Over the course of several days, Olena traveled via Russia to Ukrainian law enforcement in Bakhmut, where she quickly restored all the documents for her car. From Russia, she got through to the mobile phone of Rinat Gainutdinov from the Rostov number.
I shouted at him: "Where is my son ?! What did I pay you $12,500 for if my son is in the basement of the Organized Crime Control Department?!" He sounded frightened, and after hearing me out, hung up. I recorded all the conversations, he knew it, and immediately called his father! I talked to his father and loudly called out all the amounts for which my son was now being crippled, killed in some unknown place! I shouted: "I won’t hold back, I will write to [Vladimir] Putin! I will appeal to the FSB, I will destroy you all for my son!!!"
The conversation with the old Tatar Shamil, Rinat Gainutdinov's father, took place on October 13, 2019. And the next day, October 14, Ruslan Zakharov was taken out of "Isolation" and sent to the usual state official remand prison, to a place where he was at least not being tortured.
At the time, Zakharova had indeed written statements with all the names and sums addressed to Russian President Vladimir Putin, Foreign Minister Sergei Lavrov, FSB Director Alexander Bortnikov, and Russian Investigative Committee Chairman Alexander Bastrykin.
"If something happens to me (arrest, murder or accident) I ask you to hold the following responsible: ‘the head of the DPR’ Pushilin D.V., ‘Minister of Internal Affairs of the DPR’ Diky A.A., the head of the ‘Organized Crime Control Department of the Ministry of Internal Affairs of the DPR’ Sheptura A.V. , the investigator of ‘Organized Crime Control Department of the Ministry of Internal Affairs of DPR’ Rinat Gainutdinov," thus reads one of the final sentences of the statement.
From the Administration of the President of Russia, the mother later received the answer that the case is under the purview of the Ministry of Foreign Affairs of the Russian Federation.
"And what about Rinat? I was told by him that another $7,000 was expected from me to have my son back alive,” says Olena.
Olena Zakharova with her son after his release and flight to Russia. Photo from the personal archive of Olena Zakharova
What to do with her son was being decided until the last day of his new official administrative arrest lasting 30 days.
Ruslan was released on November 13, after a few days spent in their apartment, his mother and Ruslan, accompanied by friends, left Donetsk and moved towards Russia.

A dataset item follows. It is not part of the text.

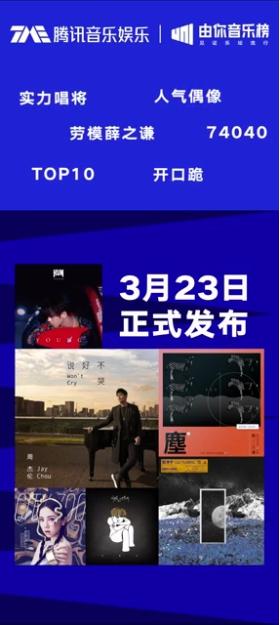 2019华语数字音乐年度报告即将揭晓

"When Ruslan was taken to the regional department on the day of his release from the Organized Crime Control Department, the investigator wrote in an accompanying document that my son had spent 14 days with a friend in an unknown place with his phone turned off, and made it clear that this was best for everyone. I was told that a relative of Minister Diky works in the FSB, and I had already stepped on their toes too much - that I should beware!"
In Russian Lyubertsy, Olena rented a three-room apartment together with her compatriots from Toretsk, Donetsk region, and a guy from the Crimea. Thanks to a lucky chance, when a policeman came to search for the Zakharovs, accompanied by two people in plainclothes, they were not at home, the "guests" were received by fellow countrymen-neighbors. Already well-trained, the mother and son immediately left for Belarus in a rented minibus, and from Minsk by the earliest plane - out of the country.
Ruslan Zakharov now works in Kharkiv in eastern Ukraine and is in touch with lawyers. Olena Zakharova is hiding in Europe - after such a reckless fight for her son, her fear for herself set in.